1999 yılında Birleşmiş Milletler Genel Kurulu tarafından ilan edilen “Kadına Yönelik Şiddete Karşı Uluslararası Mücadele Günü”, aslında bir hatırlatma niteliğinde. Çünkü mücadele, yalnızca bir günün vicdanına sığacak kadar küçük bir mesele değil.
Her yıl farklı kampanyalar, yürüyüşler, açıklamalar yapılıyor… Fakat soruyu kendimize sormadan ilerleyemeyiz: Bu çabalar kadınların hayatında gerçekten neyi değiştiriyor?
Yapılanlar Var, Eksikler Daha Fazla
Resmî kurumlar yıllardır farkındalık çalışmaları yürütüyor. Belediyeler, kaymakamlıklar, emniyet birimleri ve Aile ve Sosyal Hizmetler İl Müdürlükleri, bilgilendirme toplantıları, seminerler, afiş ve broşür çalışmaları düzenliyor. Sığınma evlerinin kapasitesi artırılıyor, kolluk kuvvetlerine eğitimler veriliyor, KADES uygulaması yaygınlaştırılıyor.
Ancak tüm bu çabaların yanında, sahaya indiğinizde tablo hâlâ net: Kadınlar hâlâ korkuyor, çekiniyor, çoğu sesini duymuyoruz bile. Çünkü toplumsal hafızada, şiddetin görünmez kılındığı kalın bir perde hâlâ yerli yerinde duruyor.

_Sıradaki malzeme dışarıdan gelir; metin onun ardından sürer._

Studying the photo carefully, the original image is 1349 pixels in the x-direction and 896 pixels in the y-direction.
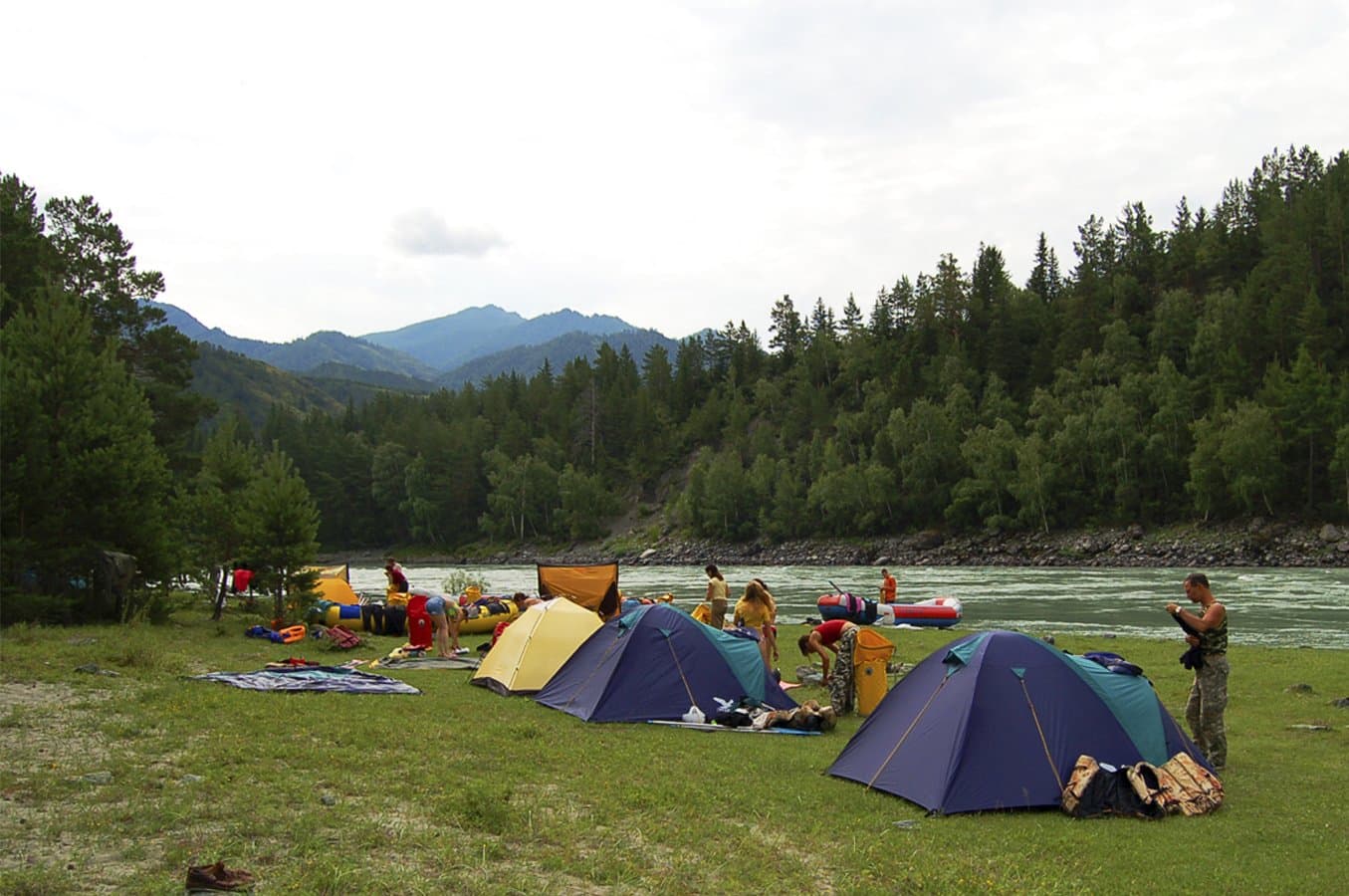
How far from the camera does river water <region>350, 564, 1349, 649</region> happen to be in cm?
2980

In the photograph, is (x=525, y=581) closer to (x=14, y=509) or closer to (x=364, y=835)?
(x=14, y=509)

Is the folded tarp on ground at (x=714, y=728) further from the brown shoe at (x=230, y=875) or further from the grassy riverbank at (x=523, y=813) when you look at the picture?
the brown shoe at (x=230, y=875)

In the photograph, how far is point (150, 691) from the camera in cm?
1277

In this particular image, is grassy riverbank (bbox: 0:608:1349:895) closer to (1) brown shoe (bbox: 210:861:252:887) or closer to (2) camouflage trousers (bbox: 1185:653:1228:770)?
(1) brown shoe (bbox: 210:861:252:887)

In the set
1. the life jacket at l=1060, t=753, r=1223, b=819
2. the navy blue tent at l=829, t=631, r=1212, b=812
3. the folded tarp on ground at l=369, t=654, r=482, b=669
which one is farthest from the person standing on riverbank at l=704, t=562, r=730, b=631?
the life jacket at l=1060, t=753, r=1223, b=819

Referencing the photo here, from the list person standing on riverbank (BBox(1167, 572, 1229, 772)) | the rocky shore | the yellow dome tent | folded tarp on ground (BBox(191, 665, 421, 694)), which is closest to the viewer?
person standing on riverbank (BBox(1167, 572, 1229, 772))

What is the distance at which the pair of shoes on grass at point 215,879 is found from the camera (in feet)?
19.5

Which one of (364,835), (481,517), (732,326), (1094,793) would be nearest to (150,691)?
(364,835)

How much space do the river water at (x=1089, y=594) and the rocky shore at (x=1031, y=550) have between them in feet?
18.1

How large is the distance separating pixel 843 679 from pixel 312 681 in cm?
798

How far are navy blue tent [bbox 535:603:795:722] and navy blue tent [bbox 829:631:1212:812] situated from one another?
145 inches

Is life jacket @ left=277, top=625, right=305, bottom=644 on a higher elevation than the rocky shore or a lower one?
higher

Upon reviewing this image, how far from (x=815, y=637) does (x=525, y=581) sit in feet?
180

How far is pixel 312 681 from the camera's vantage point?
49.3ft
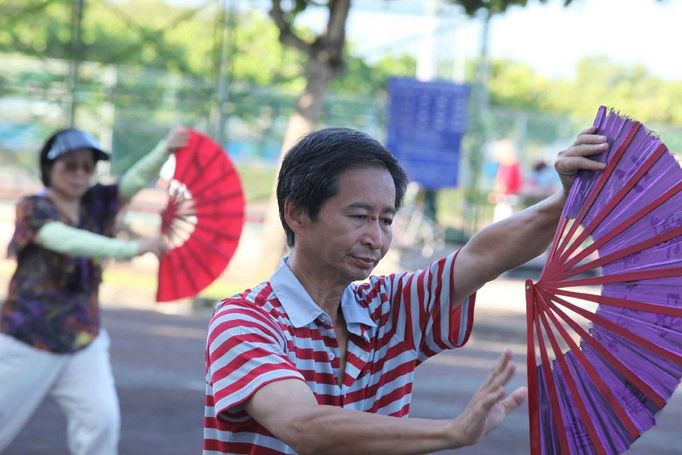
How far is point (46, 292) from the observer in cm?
520

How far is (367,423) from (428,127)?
1234 cm

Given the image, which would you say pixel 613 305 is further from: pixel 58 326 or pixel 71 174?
pixel 71 174

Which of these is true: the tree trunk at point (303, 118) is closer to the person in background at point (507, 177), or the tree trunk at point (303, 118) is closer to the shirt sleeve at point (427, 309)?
the person in background at point (507, 177)

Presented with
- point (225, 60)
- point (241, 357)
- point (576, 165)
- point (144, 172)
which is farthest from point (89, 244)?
point (225, 60)

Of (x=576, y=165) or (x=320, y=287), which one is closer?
(x=576, y=165)

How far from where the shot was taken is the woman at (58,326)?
5145 mm

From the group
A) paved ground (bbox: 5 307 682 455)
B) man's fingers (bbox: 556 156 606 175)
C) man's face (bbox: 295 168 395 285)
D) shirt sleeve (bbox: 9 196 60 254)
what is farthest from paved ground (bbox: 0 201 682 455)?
man's fingers (bbox: 556 156 606 175)

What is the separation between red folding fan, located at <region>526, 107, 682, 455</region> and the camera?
7.41 feet

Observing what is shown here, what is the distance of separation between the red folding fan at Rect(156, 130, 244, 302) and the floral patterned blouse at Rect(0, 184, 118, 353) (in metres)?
0.34

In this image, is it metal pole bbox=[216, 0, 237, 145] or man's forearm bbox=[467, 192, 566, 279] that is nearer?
man's forearm bbox=[467, 192, 566, 279]

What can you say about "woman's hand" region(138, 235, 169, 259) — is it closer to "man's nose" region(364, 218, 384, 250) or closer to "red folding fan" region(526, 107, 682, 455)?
"man's nose" region(364, 218, 384, 250)

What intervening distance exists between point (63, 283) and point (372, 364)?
284 cm

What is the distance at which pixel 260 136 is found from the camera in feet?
56.1

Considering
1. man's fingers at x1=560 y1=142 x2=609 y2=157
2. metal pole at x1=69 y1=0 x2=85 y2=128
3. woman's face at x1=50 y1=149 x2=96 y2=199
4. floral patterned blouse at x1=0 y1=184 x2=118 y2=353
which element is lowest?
floral patterned blouse at x1=0 y1=184 x2=118 y2=353
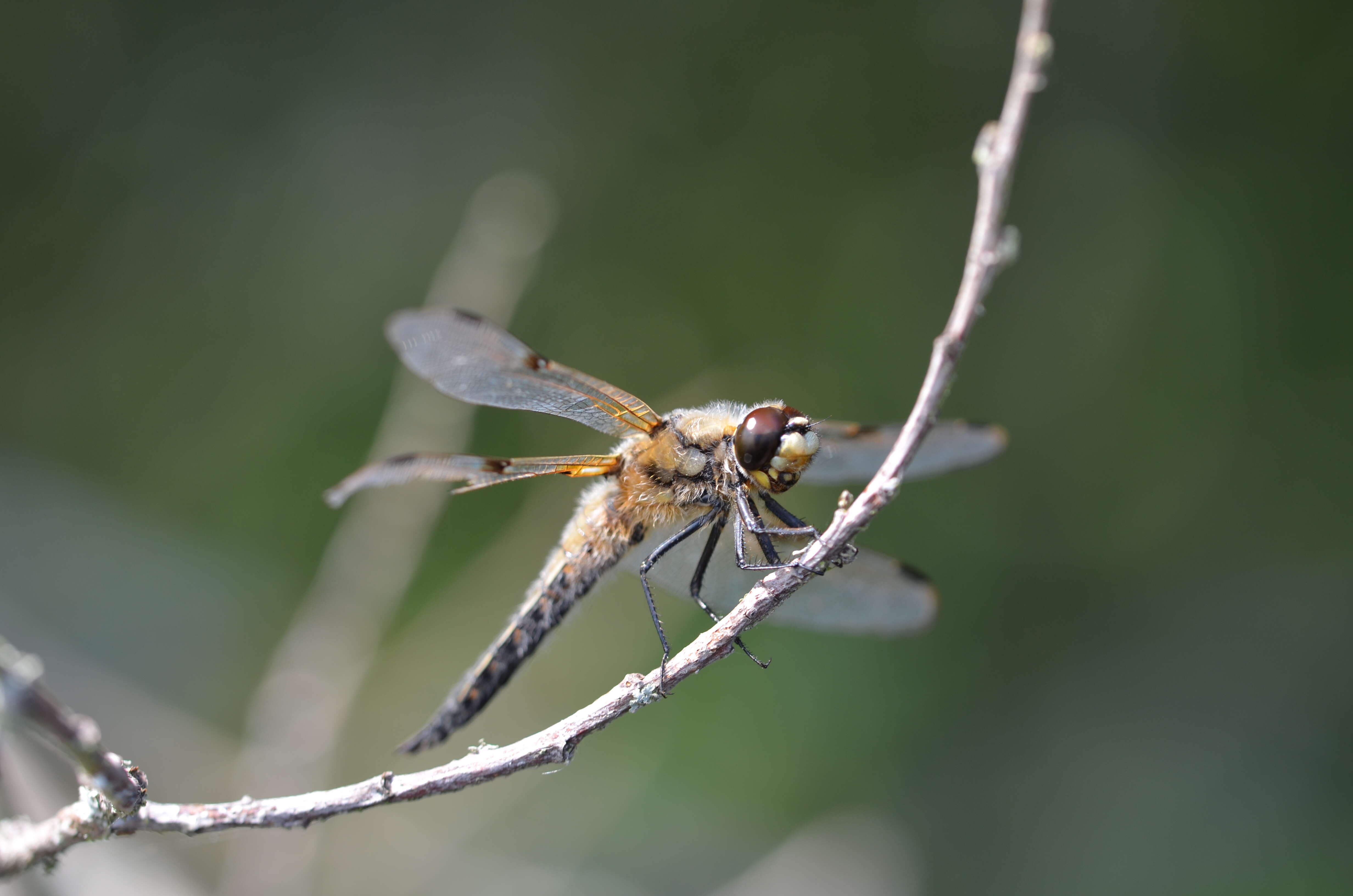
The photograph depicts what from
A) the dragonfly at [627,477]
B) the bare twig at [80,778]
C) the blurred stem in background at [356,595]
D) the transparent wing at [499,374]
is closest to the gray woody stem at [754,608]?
the bare twig at [80,778]

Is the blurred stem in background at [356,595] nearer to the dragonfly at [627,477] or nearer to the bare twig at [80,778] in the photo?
the dragonfly at [627,477]

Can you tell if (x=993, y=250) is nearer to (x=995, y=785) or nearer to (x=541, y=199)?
(x=541, y=199)

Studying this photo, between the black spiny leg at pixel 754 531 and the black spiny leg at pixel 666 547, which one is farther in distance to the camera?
the black spiny leg at pixel 666 547

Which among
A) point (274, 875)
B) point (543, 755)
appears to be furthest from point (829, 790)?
point (543, 755)

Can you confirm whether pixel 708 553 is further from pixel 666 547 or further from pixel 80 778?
pixel 80 778

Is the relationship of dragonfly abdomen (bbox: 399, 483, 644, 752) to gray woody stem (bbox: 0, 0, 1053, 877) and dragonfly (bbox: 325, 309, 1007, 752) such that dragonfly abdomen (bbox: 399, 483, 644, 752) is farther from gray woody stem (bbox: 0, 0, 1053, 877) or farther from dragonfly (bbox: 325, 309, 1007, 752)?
gray woody stem (bbox: 0, 0, 1053, 877)

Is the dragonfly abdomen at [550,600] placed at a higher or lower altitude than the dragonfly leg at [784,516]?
lower
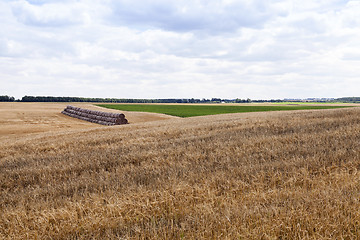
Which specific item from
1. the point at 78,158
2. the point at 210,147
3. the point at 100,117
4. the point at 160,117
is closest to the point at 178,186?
the point at 210,147

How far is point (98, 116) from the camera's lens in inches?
1490

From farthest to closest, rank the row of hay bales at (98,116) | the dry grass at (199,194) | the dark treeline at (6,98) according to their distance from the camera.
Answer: the dark treeline at (6,98)
the row of hay bales at (98,116)
the dry grass at (199,194)

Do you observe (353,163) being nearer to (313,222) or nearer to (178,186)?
(313,222)

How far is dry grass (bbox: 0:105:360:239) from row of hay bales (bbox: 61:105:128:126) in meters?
26.5

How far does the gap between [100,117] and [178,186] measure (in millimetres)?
34529

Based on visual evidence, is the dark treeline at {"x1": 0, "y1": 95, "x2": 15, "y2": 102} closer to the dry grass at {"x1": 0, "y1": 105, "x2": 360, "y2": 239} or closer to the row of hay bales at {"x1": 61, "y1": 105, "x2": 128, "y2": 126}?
the row of hay bales at {"x1": 61, "y1": 105, "x2": 128, "y2": 126}

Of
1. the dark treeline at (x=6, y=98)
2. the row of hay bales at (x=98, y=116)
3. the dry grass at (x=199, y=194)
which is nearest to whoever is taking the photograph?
the dry grass at (x=199, y=194)

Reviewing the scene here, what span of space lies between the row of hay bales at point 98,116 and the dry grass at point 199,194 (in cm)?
2650

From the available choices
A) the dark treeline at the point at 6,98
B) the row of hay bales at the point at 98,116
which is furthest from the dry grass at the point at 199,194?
the dark treeline at the point at 6,98

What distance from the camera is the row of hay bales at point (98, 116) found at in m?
34.5

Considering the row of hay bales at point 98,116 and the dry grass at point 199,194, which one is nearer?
the dry grass at point 199,194

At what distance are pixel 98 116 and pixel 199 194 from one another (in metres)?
35.7

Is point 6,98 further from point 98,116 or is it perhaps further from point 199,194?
point 199,194

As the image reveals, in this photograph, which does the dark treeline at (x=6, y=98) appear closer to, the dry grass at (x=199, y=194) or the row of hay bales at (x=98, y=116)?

Yapılması Gerekenler Daha Temelden Başlıyor
Kadına yönelik şiddet, yalnızca cezai düzenlemelerle çözülebilecek bir mesele değil. Elbette hukukun caydırıcılığı önemli, evet, acil müdahale mekanizmaları şart… fakat işin kökü çok daha derinde.
-
Eğitim sisteminden başlayarak, toplumsal cinsiyet eşitliği müfredatın doğal bir parçası olmalı.
-
Erkek çocuklarına, güç ve otorite üzerinden değil, eşitlik ve saygı üzerinden bir aile ve toplum anlayışı kazandırılmalı.
-
Medya, kullandığı dile çok daha dikkat etmeli; mağduru değil, şiddeti ve faili görünür kılan bir yayın anlayışı benimsemeli.
-
İş dünyası, ekonomik özgürlüğü olan kadının güçlenmesinin en büyük koruyucu faktörlerden biri olduğu unutulmamalı.
Topluma Düşen En Büyük Görev: “Sessizliği Bitirmek”
Her şiddet olayı duyulduğunda “Kimse bilmiyordu”, “Kimse fark etmedi” deniyor. Oysa çoğu zaman birisi biliyordu, görüyordu, hissediyordu… fakat sessiz kalmayı seçiyordu.
Kadına yönelik şiddetin devam etmesinin en büyük sebebi, işte bu sessizlik.
Bugün 25 Kasım. Farkındalık günü.
Ama asıl soru şu: 26 Kasım sabahı ne yapacağız?
Eğer sadece bugün paylaşımlar yapıp yarın hiçbir şey olmamış gibi davranacaksak, bu gün sadece bir takvim yaprağından ibaret kalır.
Önerim Şu:
Bugünü, bir sembol olmaktan çıkarıp bir başlangıca dönüştürmeliyiz.
-
Bir şiddet hikâyesi duyduğumuzda “komşu meselesi” demeden harekete geçelim.
-
Şiddete uğrayan bir kadının yanında duralım, yalnız olmadığını hissettirelim.
-
Çocuklarımızı, eşitlik ve adalet duygusuyla yetiştirelim.
-
Kadını güçlendiren her adımı destekleyelim.
Çünkü kadına yönelik şiddetle mücadele, yalnızca kurumların değil; hepimizin görevi.
Bir gün değil, her gün…
Ses çıkararak, fark ederek, destek olarak, değişime omuz vererek…
Tanıklık eden herkesin bir sorumluluğu var.
Ve bu sorumluluk, susmayarak başlıyor.